Set of tasks:
(A) Write out the passage of the woodworking forum thread from "I joined recently" to "problems at all.".
(B) Summarize the woodworking forum thread in two sentences.
(C) Continue the woodworking forum thread about MDF past its final post.

Document segment:
# # # # # # #

I joined recently and put just a bit of info on my profile. 13 people (so far) welcomed me to the board!

Then I posted this question 12 hours ago. It has had 229 views, so far. 11 replies (excluding my own), including one from a guy who INVITED ME OVER to help me make cauls.

I mean, woodworkers are a friendly lot and all, but this is blowing my mind!


----------



## stratiA (Feb 26, 2009)

Ironic that I would find this post. Today I glued together 3 2×4 pieces of mdf. I used yellow glue and cauls and shot a couple of brads in the corners to keep them from shifting. no problems at all.


----------



## Rick Dennington (Aug 27, 2009)

Hey Mark, 
No… you don't have to drill pilot holes when you use drywall screws in MDF. Just stay far enough from the edges so as not to blow out the MDF…..I agree with ChuckM… since you're working with a fairly small area
you said 27×35), being dead-flat is not that critical, but it sure does help if you can get it there…...lol..

# # # # # # #

Raw data:

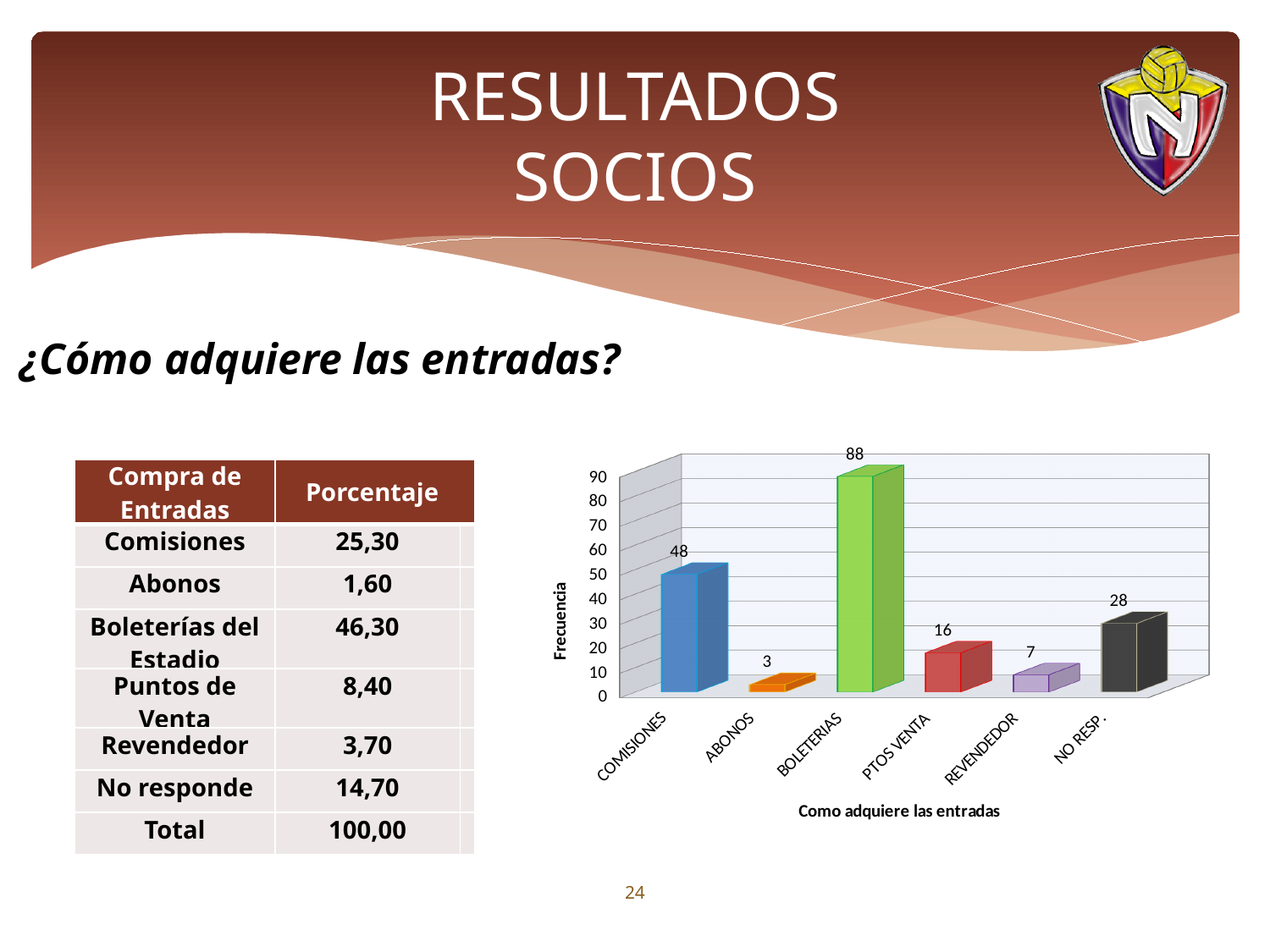
What is the frequency value for REVENDEDOR in the chart? 7 What is the label of the vertical axis of the chart? Frecuencia What kind of chart is shown on the slide? bar chart What is the frequency value for COMISIONES in the chart? 48 What is the difference between the frequency for BOLETERIAS and the frequency for COMISIONES? 40 Which category has the lowest frequency in the chart? ABONOS How many categories are shown on the x axis of the chart? 6 Which category has the highest frequency in the chart? BOLETERIAS What is the frequency value for NO RESP. in the chart? 28 Which has a higher frequency, PTOS VENTA or NO RESP.? NO RESP. What is the label of the horizontal axis of the chart? Como adquiere las entradas What is the frequency value for BOLETERIAS in the chart? 88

# # # # # # #

Answers for this exercise:
(A)
I joined recently and put just a bit of info on my profile. 13 people (so far) welcomed me to the board!

Then I posted this question 12 hours ago. It has had 229 views, so far. 11 replies (excluding my own), including one from a guy who INVITED ME OVER to help me make cauls.

I mean, woodworkers are a friendly lot and all, but this is blowing my mind!


----------



## stratiA (Feb 26, 2009)

Ironic that I would find this post. Today I glued together 3 2×4 pieces of mdf. I used yellow glue and cauls and shot a couple of brads in the corners to keep them from shifting. no problems at all.

(B) A new member of a woodworking board is amazed by the friendly response: 13 people welcomed them, and a question posted 12 hours earlier drew 229 views and 11 replies, one of them an invitation to come over and make cauls. Other posters report gluing MDF pieces with yellow glue, cauls and brads without any problems, and explain that drywall screws in MDF need no pilot holes if they are kept far enough from the edges.

(C)
----------



## childress (Sep 14, 2008)

AND…. If this is material that you have to buy still and think you will need thick MDF again, you can purchase either 1&1/8" or 1&1/4" thick MDF. That stuff will definately work and be easier because you don't have to bother gluing anything.


----------



## MarkColan (Aug 11, 2010)

@ChildressWW: the thickest MDF I have found is 1" at a cabinet plywood specialty shop in town. If I had found 1-1/4", I would have used that and not bothered gluing.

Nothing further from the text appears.